CIMB Securities and Credit Suisse both upgraded David Jones (DJS) to Neutral from Underperform after it announced improved sales in the first quarter. CIMB upgraded expectations by 4% in FY14 and 1% in FY15. The improvement was assisted by a warm start to Spring. Although the stock’s valuation is considered excessive, relative to the discretionary stocks, CIMB has taken the opportunity to raise the rating to Neutral from Underperform.
Credit Suisse analysts were also pleased with the company’s Q1 update, citing “solid sequential improvement in like-for-like sales”. Credit Suisse believes the risks associated with owning equity in the upmarket retailer have shifted into neutral territory, hence the upgrade in rating.
UBS upgraded Downer EDI (DOW) to Buy from Neutral, after upgrading earnings forecasts. The increase of 6-8% in FY14-16 estimates is largely a result of upward revisions to mining margin estimates, and incorporating the $400 million contract at Wheatstone LNG, as well as some small road maintenance contracts. The broker finds the stock compelling value at its current FY14 price/earnings of 10 times.

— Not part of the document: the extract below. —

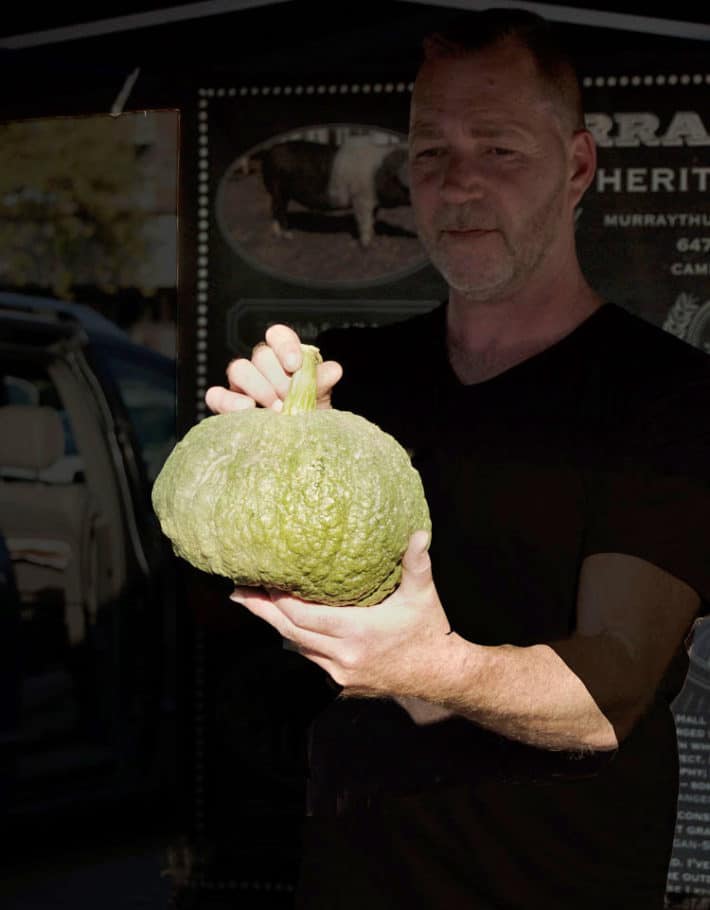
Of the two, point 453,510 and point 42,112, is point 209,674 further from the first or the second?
point 42,112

UBS upgraded Fortescue Metals (FMG) from Neutral to Buy after the company hosted a site visit. While market confidence in China is high, the company sees near-term iron ore price risks. Earnings are expected to ease by 4% in FY14 and 13% in FY15 as a result of higher depreciation and amortisation. Despite this, UBS expects iron ore prices to average above US$100/dmt for the next 18-24 months. This underpins cash flow and should enable de-gearing.
In the not-so-good-books
Credit Suisse downgraded Investa Office Fund (IOF) to Neutral from Outperform, as UBS downgraded the fund to Neutral from Buy. Credit Suisse was disappointed with the price the fund got for its minority interest in Dutch Office Fund. The main positive, in their view, is that IOF is transforming itself into an Aussie-only office REIT.
UBS says the sale price of EUR155 million for Dutch Office Fund reflects a discount to the net asset value of 24% and a 15% discount to the carrying value. Pricing was below UBS’s expectations and the sale has come earlier than expected but, ultimately, it will be what the company does with the proceeds that will be of interest. On UBS estimates, acquisitions of $400 million in Australian assets could offset the earnings dilution.
The above was compiled from reports on the FNArena database, which tabulates the views of eight major Australian and international stock brokers: BA-Merrill Lynch, CIMB, Citi, Credit Suisse, Deutsche Bank, JP Morgan, Macquarie and UBS.